- _Records for the task_:

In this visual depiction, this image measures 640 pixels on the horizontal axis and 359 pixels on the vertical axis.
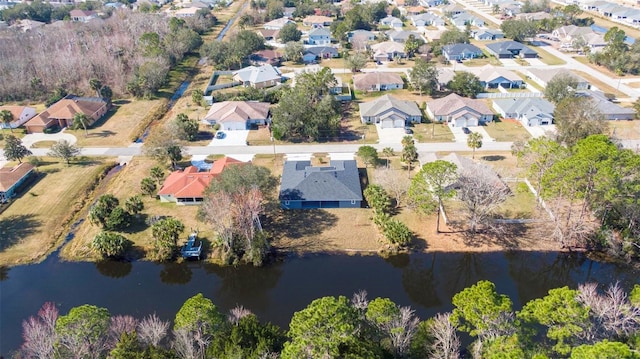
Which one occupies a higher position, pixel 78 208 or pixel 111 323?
pixel 111 323

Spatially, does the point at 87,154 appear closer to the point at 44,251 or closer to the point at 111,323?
the point at 44,251

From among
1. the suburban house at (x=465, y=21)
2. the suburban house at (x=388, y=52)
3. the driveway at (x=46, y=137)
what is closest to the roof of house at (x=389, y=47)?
the suburban house at (x=388, y=52)

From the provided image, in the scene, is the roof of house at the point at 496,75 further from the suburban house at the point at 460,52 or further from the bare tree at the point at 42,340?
the bare tree at the point at 42,340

- _What the task requires_:
Could you rewrite the items above and switch each "roof of house" to "house roof", keeping everything else unchanged and leaving out the pictures?

- _Reply_:
In this visual depiction, this image measures 640 pixels on the horizontal axis and 359 pixels on the vertical axis.
Which one occupies a higher position, pixel 78 208 or pixel 111 323?
pixel 111 323

Spatially, does the point at 87,154 appear closer to the point at 44,251 or closer to the point at 111,323?
the point at 44,251

From among
1. the suburban house at (x=465, y=21)
2. the suburban house at (x=388, y=52)
3. the driveway at (x=46, y=137)
what is closest to the house roof at (x=389, y=47)?
the suburban house at (x=388, y=52)

From the provided image, in the scene, is the house roof at the point at 496,75 further from the suburban house at the point at 460,52 or further from the bare tree at the point at 42,340?
the bare tree at the point at 42,340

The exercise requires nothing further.